__Data provided__:
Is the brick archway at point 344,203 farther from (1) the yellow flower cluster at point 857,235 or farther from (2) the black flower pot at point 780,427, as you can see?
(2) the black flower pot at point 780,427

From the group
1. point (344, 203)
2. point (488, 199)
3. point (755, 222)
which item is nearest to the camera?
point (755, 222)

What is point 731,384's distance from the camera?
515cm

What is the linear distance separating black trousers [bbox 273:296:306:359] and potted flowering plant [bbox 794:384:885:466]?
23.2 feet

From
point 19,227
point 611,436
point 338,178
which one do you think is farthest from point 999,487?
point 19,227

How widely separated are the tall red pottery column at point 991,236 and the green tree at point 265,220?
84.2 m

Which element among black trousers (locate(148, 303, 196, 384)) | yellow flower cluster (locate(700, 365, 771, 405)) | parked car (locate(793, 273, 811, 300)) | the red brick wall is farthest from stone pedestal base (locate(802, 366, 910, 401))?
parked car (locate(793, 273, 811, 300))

* * *

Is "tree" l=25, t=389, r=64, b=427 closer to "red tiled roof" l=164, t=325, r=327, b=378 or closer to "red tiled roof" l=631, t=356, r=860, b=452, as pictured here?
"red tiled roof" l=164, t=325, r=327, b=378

__Exercise aim__:
Report every line of the data above that contains the string "locate", matching case exactly.

__Expected answer__:
Which element among black trousers (locate(148, 303, 196, 384)) | yellow flower cluster (locate(700, 365, 771, 405)) | parked car (locate(793, 273, 811, 300)) | the red brick wall is farthest from stone pedestal base (locate(802, 366, 910, 401))?
parked car (locate(793, 273, 811, 300))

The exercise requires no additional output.